Este discurso rudimentario que mira la paja en el ojo ajeno ya tuvo antecedentes con los desplantes de Humala al Poder Judicial y la reciente referencia a “un Ministerio Público que se ponga bien los pantalones”. Ahora también alcanzó a los gobiernos regionales.

“La ley de descentralización no está bien dada”, lamentó. “La intención ha sido buena, pero la aplicación no ayuda al desarrollo, porque hay temas que no se articulan bien”. Consideró además que la revocatoria termina siendo “un talón de Aquiles” que acaba por alinear a los presidentes regionales con “grupos activos extremistas que amenazan con recolectar firmas”.

El caso cajamarquino de Gregorio Santos y alguno otro vienen a la memoria. Pero habría que recordar que, según el último reporte de ejecución de gasto, los gobiernos regionales van en 28% a agosto pasado. Primera vez que superan al Ejecutivo, con apenas el 20% y algunos sectores en alerta roja. Humala tendría que tender puentes en lugar de quemarlos.

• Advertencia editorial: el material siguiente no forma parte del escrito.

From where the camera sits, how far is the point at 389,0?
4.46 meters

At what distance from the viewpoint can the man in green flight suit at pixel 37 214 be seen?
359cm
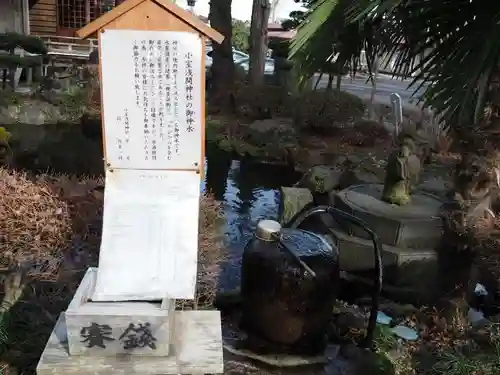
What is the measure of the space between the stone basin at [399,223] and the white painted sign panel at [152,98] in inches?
122

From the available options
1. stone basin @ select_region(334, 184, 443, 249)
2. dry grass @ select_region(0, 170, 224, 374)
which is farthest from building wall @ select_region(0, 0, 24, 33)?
stone basin @ select_region(334, 184, 443, 249)

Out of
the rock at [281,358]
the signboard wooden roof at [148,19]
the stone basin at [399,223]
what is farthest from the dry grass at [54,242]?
the signboard wooden roof at [148,19]

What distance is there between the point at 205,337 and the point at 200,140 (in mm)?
1127

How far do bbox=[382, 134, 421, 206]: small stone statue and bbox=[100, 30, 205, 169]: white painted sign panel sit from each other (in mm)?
3212

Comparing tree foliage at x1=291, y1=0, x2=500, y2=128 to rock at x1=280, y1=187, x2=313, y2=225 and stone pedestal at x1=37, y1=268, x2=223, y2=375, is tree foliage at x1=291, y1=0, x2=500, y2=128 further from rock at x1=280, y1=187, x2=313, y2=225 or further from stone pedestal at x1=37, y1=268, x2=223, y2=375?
rock at x1=280, y1=187, x2=313, y2=225

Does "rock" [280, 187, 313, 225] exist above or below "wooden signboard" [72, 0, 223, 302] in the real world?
below

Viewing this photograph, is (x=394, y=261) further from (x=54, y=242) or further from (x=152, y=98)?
(x=152, y=98)

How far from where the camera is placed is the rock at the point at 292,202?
247 inches

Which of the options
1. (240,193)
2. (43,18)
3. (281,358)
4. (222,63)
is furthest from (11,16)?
(281,358)

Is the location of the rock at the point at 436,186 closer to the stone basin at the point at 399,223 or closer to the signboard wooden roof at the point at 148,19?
the stone basin at the point at 399,223

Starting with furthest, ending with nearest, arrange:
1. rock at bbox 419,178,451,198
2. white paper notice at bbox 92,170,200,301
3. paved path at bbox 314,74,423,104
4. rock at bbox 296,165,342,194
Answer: paved path at bbox 314,74,423,104 → rock at bbox 296,165,342,194 → rock at bbox 419,178,451,198 → white paper notice at bbox 92,170,200,301

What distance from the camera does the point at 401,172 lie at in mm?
5230

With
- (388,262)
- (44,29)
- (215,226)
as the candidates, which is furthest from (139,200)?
(44,29)

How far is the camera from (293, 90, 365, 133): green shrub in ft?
37.3
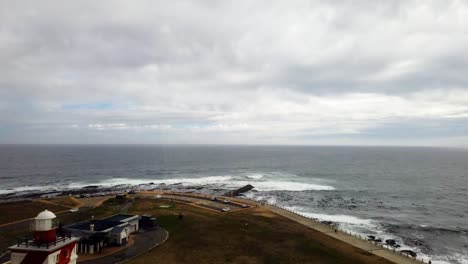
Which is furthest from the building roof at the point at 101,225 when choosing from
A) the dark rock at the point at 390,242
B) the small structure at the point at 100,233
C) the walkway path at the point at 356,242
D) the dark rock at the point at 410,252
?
the dark rock at the point at 390,242

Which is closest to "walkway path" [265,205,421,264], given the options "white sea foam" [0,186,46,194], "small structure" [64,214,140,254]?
"small structure" [64,214,140,254]

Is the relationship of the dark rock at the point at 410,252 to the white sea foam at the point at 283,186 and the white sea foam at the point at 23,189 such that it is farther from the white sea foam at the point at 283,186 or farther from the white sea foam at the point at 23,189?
the white sea foam at the point at 23,189

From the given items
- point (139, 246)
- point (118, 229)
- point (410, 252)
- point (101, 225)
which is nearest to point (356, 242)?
point (410, 252)

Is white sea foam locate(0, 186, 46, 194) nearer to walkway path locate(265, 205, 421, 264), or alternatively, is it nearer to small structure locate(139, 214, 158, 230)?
small structure locate(139, 214, 158, 230)

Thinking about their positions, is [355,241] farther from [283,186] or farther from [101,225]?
[283,186]

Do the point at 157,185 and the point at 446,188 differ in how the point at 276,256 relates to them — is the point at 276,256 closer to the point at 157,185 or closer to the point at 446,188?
the point at 157,185

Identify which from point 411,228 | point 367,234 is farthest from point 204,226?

Algo parecido ocurre con sus críticas a Salomón Lerner Ghitis (“el primer gabinete solo se quedó en palabras”) y la respuesta de la vicepresidenta Marisol Espinoza que consideró en cambio que “estamos en una situación mucho más grave que el anterior, el otro gabinete buscaba consensos”. Mensajes como el de la piurana evidencian no solo incomodidad por ser relegada, sino también un vacío de poder.

En suma, el presidente viene perdiendo la iniciativa de plantear una agenda propositiva con grandes ejes que le den identidad y cohesión a su gobierno, como los que intenta impulsar de cuando en cuando el premier Juan Jiménez. Según se desprende de sus propias declaraciones (“algunos son especialistas en discursos”) y de lo que trasciende de Palacio, Humala sufre de una especie de alergia conceptual y equipara esos esfuerzos con burocratismo. Incluso banderas como la de la inclusión social y la gobernabilidad democrática parecen perder fuerza en sus propias intervenciones.

Como el pragmatismo que ha jugado a su favor, Humala le ha sacado provecho a su estabilidad familiar –matrimonial, es decir– que todavía tiene su reflejo amable en las encuestas, aunque diga que no le interesa ser “miss simpatía”. Pero, como lo recordó el fiasco de Ranrapata, el recurso también se agota. En lugar de aislarse, necesita de más gestos, ideas y creatividad: esa vieja forma de hacer política.